Title

Design considerations to ensure accuracy when using the resazurin reduction assay to noninvasively quantify cell expansion within perfused extracellular matrix scaffolds

Conference Dates

July 16-20, 2017

Abstract

Analysis of perfusion-based bioreactors for organ engineering and a detailed evaluation of dynamic changes within maturing cell-laden scaffolds are critical components of ex vivo tissue development that remain understudied topics in the tissue and organ engineering literature.
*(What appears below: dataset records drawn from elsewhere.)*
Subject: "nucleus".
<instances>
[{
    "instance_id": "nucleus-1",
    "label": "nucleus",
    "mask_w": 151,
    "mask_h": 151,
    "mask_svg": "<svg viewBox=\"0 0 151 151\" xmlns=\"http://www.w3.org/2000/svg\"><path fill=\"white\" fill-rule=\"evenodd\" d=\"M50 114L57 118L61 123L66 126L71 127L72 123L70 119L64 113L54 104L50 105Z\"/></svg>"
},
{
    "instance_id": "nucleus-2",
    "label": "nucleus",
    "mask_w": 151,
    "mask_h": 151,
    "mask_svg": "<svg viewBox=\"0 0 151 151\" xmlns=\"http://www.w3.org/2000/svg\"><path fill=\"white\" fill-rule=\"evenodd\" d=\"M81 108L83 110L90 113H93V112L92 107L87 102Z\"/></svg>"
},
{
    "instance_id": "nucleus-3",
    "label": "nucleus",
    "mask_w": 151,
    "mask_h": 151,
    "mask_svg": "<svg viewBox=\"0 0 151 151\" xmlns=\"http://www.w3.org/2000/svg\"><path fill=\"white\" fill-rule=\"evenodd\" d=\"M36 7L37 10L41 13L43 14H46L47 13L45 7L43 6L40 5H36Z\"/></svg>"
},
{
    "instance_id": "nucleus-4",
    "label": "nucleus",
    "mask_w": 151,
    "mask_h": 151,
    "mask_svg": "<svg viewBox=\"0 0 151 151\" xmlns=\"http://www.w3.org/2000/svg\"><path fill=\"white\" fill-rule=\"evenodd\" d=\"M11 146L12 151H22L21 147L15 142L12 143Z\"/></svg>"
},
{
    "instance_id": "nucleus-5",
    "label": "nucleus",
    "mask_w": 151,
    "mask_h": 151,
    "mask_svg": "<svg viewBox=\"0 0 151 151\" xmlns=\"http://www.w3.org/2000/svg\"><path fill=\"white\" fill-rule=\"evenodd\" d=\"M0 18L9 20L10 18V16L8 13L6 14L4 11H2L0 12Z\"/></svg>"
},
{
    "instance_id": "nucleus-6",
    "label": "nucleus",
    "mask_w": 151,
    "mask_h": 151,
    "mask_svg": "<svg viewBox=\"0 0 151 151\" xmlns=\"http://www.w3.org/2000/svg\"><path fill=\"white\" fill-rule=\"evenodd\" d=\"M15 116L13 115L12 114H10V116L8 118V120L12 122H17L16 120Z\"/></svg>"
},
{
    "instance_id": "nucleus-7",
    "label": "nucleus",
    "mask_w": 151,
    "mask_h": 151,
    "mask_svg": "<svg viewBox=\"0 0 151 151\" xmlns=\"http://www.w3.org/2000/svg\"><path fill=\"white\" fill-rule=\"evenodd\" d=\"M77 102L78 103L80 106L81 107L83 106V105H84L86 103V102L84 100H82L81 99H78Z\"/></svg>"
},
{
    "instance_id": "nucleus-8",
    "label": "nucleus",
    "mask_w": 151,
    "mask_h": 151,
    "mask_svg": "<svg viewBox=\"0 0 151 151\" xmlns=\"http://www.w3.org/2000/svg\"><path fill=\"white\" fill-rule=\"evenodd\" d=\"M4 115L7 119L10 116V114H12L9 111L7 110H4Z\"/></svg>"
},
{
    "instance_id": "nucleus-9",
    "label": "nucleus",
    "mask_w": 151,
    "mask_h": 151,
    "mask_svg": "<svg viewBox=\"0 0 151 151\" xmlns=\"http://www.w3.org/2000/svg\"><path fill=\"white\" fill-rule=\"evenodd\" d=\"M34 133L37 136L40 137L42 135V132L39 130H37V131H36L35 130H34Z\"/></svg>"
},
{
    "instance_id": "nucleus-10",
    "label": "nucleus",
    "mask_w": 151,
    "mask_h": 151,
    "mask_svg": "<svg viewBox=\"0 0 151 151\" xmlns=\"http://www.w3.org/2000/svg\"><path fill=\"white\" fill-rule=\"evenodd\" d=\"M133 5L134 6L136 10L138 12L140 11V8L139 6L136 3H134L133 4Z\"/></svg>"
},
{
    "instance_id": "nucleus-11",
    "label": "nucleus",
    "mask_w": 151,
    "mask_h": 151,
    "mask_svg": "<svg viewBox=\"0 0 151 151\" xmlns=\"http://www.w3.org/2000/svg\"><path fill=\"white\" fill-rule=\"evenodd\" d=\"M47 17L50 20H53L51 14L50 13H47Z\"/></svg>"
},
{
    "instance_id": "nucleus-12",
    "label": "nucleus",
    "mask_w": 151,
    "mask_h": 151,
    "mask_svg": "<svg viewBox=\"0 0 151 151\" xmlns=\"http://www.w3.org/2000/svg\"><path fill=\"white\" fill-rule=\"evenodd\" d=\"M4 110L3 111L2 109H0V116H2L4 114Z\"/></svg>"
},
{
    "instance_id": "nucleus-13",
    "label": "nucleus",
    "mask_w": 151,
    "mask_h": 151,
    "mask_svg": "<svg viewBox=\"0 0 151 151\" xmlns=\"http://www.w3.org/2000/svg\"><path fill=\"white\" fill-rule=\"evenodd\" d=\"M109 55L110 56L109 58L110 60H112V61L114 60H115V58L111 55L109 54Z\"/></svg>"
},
Precise measurement of cell numbers within bioartificial tissues and extracellular matrix scaffolds is necessary to provide measurement assurance and rigorous characterization of cell behavior within three-dimensional (3D) scaffolds. Accurate benchmarking of tissue function and biosynthetic activity to cell number facilitates comparison of data across experiments and between laboratories to increase rigor and reproducibility in tissue engineering and biofabrication. Soluble, fluorescent indicators of metabolic activity are valuable, noninvasive tools for estimating viable cell number. We investigated experimental conditions in which resazurin is a reliable indicator of cell content within 3D extracellular matrix kidney and liver scaffolds, and we present recommendations on experimental methodology for its optimal use. Resazurin is reduced to resorufin in proportion to metabolic activity of viable cells. Using three renal cell lines and one hepatic cell line, we show that correlation of viable cell number with the rate of resorufin generation may deviate from linearity at higher cell density, low resazurin working volumes, and/or longer incubation times – all of which contribute to depleting the working pool of resazurin. Importantly, we also show that the resazurin reduction rate in cell-conditioned medium is about double that in fresh culture medium. This finding has the potential to increase assay sensitivity, while saving expensive media. In conclusion, while the resazurin reduction assay provides a powerful, noninvasive readout for cell growth within extracellular matrix scaffolds, assay conditions may strongly influence its applicability for accurate quantification of cell number. The approach and recommendations developed in this study to maintain the pool of reducible resazurin may be used as a guide for application-specific optimization of the resazurin reduction assay to obtain accurate measurements of cell content in bioengineered tissues.